## HOW TO COMPLETE THIS TASK:
The records underneath are to be repeated exactly, with the pictures left out.

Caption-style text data
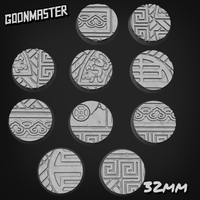 Thumbnail for Jade Dragon Palace Bases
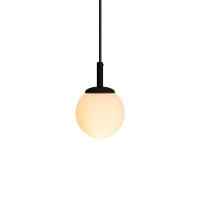 Lustre Pendente Blumenau Macadâmia G9 Bivolt Preto - 1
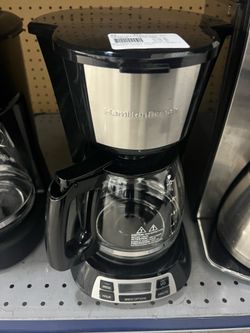 Hamilton Beach Coffee Maker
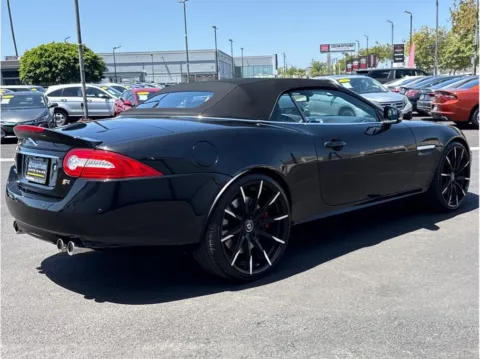 More photos of 2014 Jaguar XK R Convertible 2D at Quantum Auto Sales - Garden Grove, CA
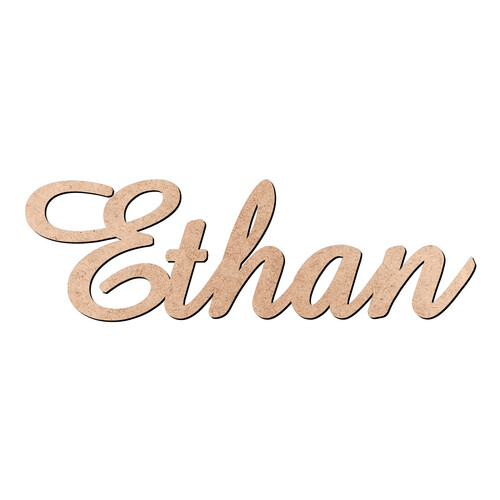 Recorte Ethan Amaze / MDF 3mm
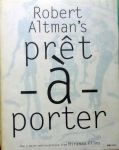 Robert Altman. - Pret a Porter.Film manuscript.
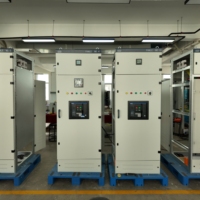Gabinetes de Distribución de Control Industrial Personalizados DZMCT, Gabinetes Fotovoltaicos Conectados a la Red para Equipos de Distribución de Energía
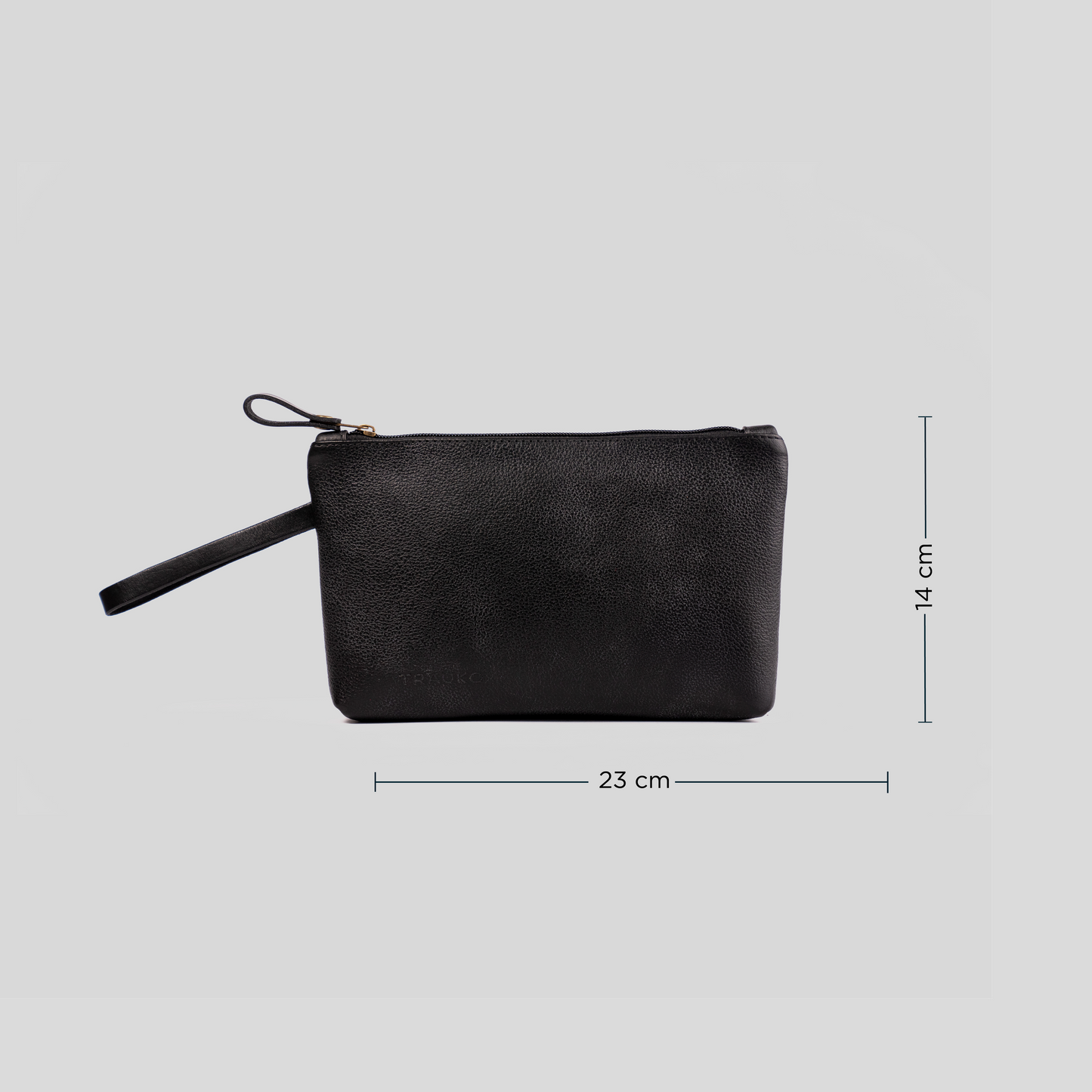Neceser Praga Negro - Trauko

## RESULT:
 Thumbnail for Jade Dragon Palace Bases
 Lustre Pendente Blumenau Macadâmia G9 Bivolt Preto - 1
 Hamilton Beach Coffee Maker
 More photos of 2014 Jaguar XK R Convertible 2D at Quantum Auto Sales - Garden Grove, CA
 Recorte Ethan Amaze / MDF 3mm
 Robert Altman. - Pret a Porter.Film manuscript.
Gabinetes de Distribución de Control Industrial Personalizados DZMCT, Gabinetes Fotovoltaicos Conectados a la Red para Equipos de Distribución de Energía
Neceser Praga Negro - Trauko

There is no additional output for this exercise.